## Problem set
a) Copy the Kelly Hoppen interview word for word from "Meeting International Interior" up to and including "to find out.".
b) Resume the Kelly Hoppen interview, writing on from its final sentence.

## Provided passage
————
Meeting International Interior Designer, Kelly Hoppen


She’s the interior designer to the stars and making her mark as the new Dragon in the Den. So what’s next for the UK’s favourite style-guru, Kelly  Hoppen? Laura Henderson catches up with her in London to find out.

For many top-name designers, the climb-back to economic solvency has brought its share of unedifying commissions. For South-African born interior designer Kelly Hoppen, however, it’s a “gift opportunity” she’s relishing with gusto. One of the UK’s best-loved style gurus, with a who’s who client list including the likes of Gwyneth Paltrow, Jude Law and the Beckhams, adapting to changing client needs and trends is just another “twist in the career tale” of creating inspirational relevant design, one that Kelly has grafted hard for since she was 16. “The current recession has been a wake-up call in so many ways,” she says. “The overriding difference this time round however, has been its global impact. Before, we could rely on other countries to chip in and help out, but now everyone is affected. But it has flushed out a lot of the bad – and it’s certainly making people more aware of what and how they spend. I geared up for the worst, months before the downturn hit – doing so has put me in a stronger position whereby I can now evaluate every project I take on, and secure competitive prices from builders and other suppliers.”
————
## Given data
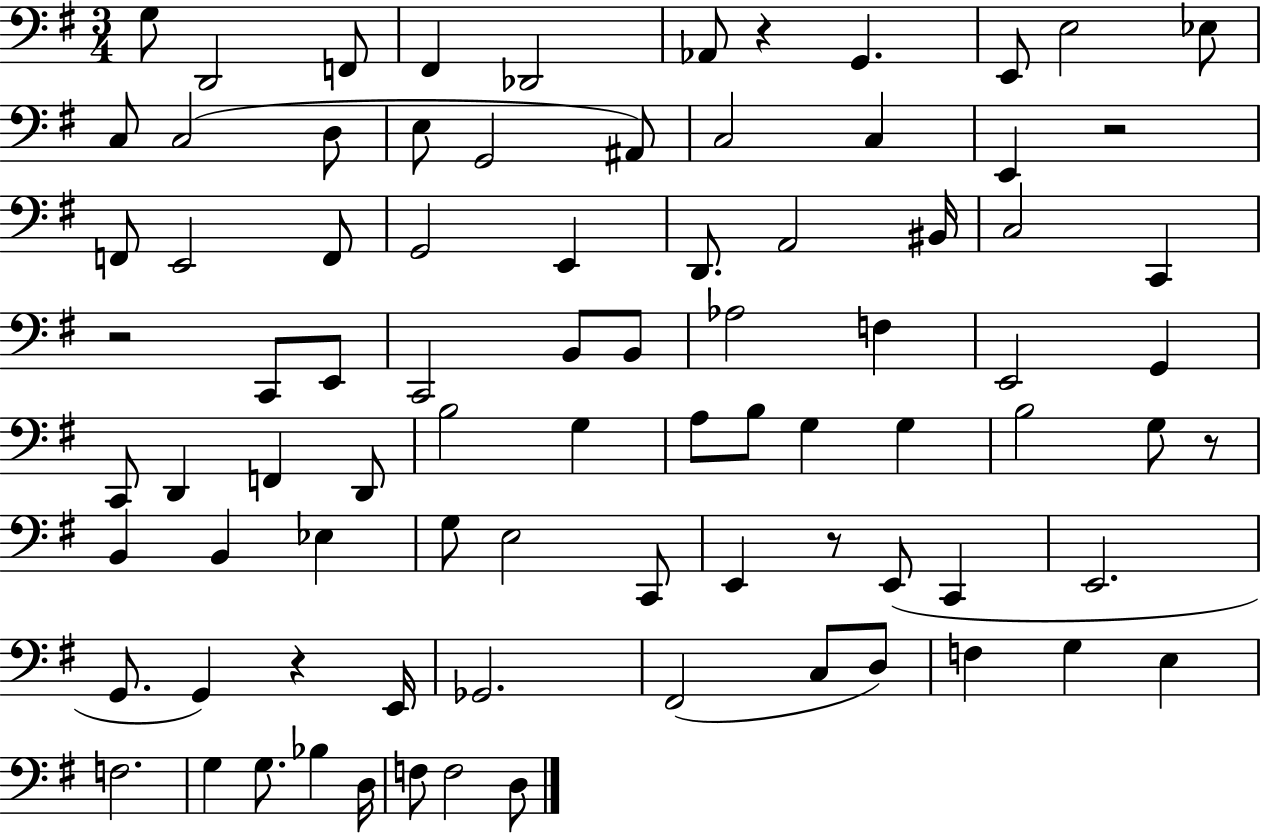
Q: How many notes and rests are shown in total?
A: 84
————
## Answers to each task
a)
Meeting International Interior Designer, Kelly Hoppen


She’s the interior designer to the stars and making her mark as the new Dragon in the Den. So what’s next for the UK’s favourite style-guru, Kelly  Hoppen? Laura Henderson catches up with her in London to find out.

b)
It’s this focused, pragmatic approach that has seen Hoppen sail through a stellar career spanning over 30 years. While her designs are known for their simplicity and quality, her entrepreneurial spirit and self-starting ambition she attributes largely to her mother. “She came from a wealthy background, but her dynamic, creative personality was such that she launched herself into business from an early age – first by selling maps of Africa and then on building a hugely successful business specialising in books. Later on she branched out into running an art gallery. Throughout my career, I’ve sought her advice – she’s very focused and determined. I’ve learnt from her that problems always have a solution if you give yourself time to reflect on them. It’s a philosophy I always try and adopt in the work place.”

Hoppen’s trademark style using light, space and texture she puts down to the need to “engender good feelings about one’s living environment”, while her aesthetic sense revealed through her signature use of neutral shades of taupe, stone, and wood, is key to “creating harmony.” “My signature colour theme has always been muted,” she explains. “I find white walls and neutrals are more restful, but they’re also a great base from which to accent a home with furniture and accessories.” Trends, she adds, come and go. “To a large extent they’re a way of making people part with their hard earned money when they don’t need to, which in the current climate makes no sense. Instead, it’s far better to save for one or two quality pieces that will stand the test of time and experiment with colour with interchangeable accessories.”

But while modern day designs feature heavily in her style bible, embracing elements from the past carry equal weight: “Go back a few decades and homes were created over years and years, layered with patience and love. Today we expect to make one instantly. One of the best things ‘a client can ever say to me is, “you have created something for me that feels as though I have been here all my life,” and I think perhaps that ability goes directly back to my grandmother’s home Stone House outside Cape Town.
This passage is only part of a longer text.